» Your objective:
Starting at the line that contains "kingdom: Animalia", return every line through the end of the entries below, exactly and with nothing else.

Records drawn from a dataset

+++

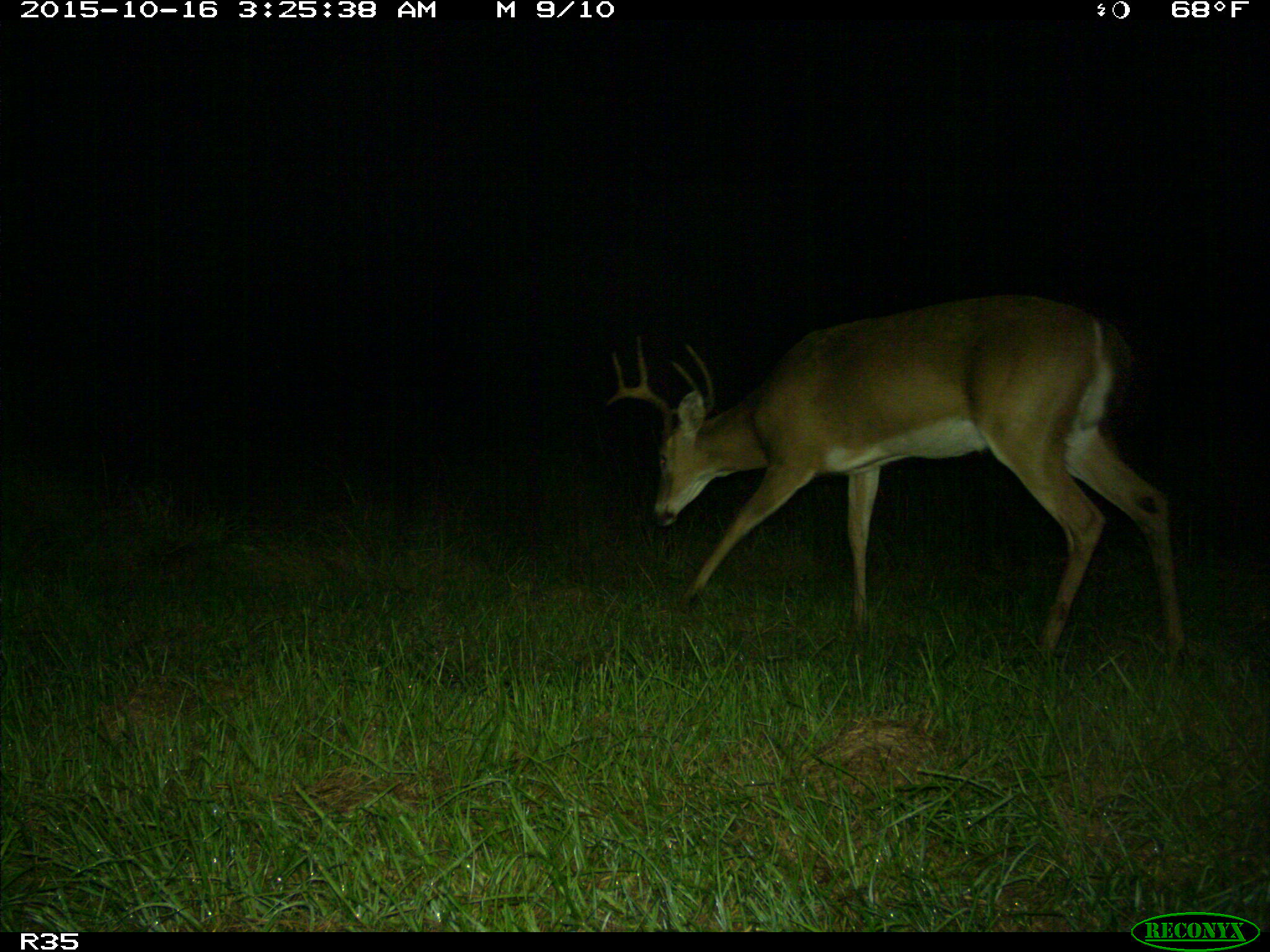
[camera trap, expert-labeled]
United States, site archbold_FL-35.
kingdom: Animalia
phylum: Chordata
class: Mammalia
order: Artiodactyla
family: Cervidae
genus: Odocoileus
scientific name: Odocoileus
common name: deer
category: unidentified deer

+++

» Output below:
kingdom: Animalia
phylum: Chordata
class: Mammalia
order: Artiodactyla
family: Cervidae
genus: Odocoileus
scientific name: Odocoileus
common name: deer
category: unidentified deer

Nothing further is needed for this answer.